■ **EXERCISE OBJECTIVE**
Count the lines in the records below that contain the word "cells", and give only that count.

____ GIVEN DATA

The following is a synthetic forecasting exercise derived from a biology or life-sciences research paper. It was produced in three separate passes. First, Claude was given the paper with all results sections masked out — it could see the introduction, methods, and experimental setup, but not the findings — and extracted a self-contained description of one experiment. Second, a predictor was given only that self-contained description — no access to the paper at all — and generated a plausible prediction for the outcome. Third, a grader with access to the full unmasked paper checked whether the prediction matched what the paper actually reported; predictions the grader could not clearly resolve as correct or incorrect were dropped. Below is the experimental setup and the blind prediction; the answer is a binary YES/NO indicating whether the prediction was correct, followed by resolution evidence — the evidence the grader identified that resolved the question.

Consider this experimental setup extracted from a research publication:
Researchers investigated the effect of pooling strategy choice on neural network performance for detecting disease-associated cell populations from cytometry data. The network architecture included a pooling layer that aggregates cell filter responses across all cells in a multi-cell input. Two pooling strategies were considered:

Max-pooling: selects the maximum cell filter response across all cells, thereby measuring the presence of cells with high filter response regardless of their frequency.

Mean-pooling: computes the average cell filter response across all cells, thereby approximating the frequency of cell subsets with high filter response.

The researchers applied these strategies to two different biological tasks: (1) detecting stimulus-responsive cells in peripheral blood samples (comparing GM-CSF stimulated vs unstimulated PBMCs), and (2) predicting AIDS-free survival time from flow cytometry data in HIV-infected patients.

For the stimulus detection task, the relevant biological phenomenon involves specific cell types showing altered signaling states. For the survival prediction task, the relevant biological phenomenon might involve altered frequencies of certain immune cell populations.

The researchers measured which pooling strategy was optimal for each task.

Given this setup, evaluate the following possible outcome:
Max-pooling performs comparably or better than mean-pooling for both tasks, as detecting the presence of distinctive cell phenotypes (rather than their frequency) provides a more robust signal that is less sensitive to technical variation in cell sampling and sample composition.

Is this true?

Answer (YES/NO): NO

________

■ **RESULT OF THIS EXERCISE**
4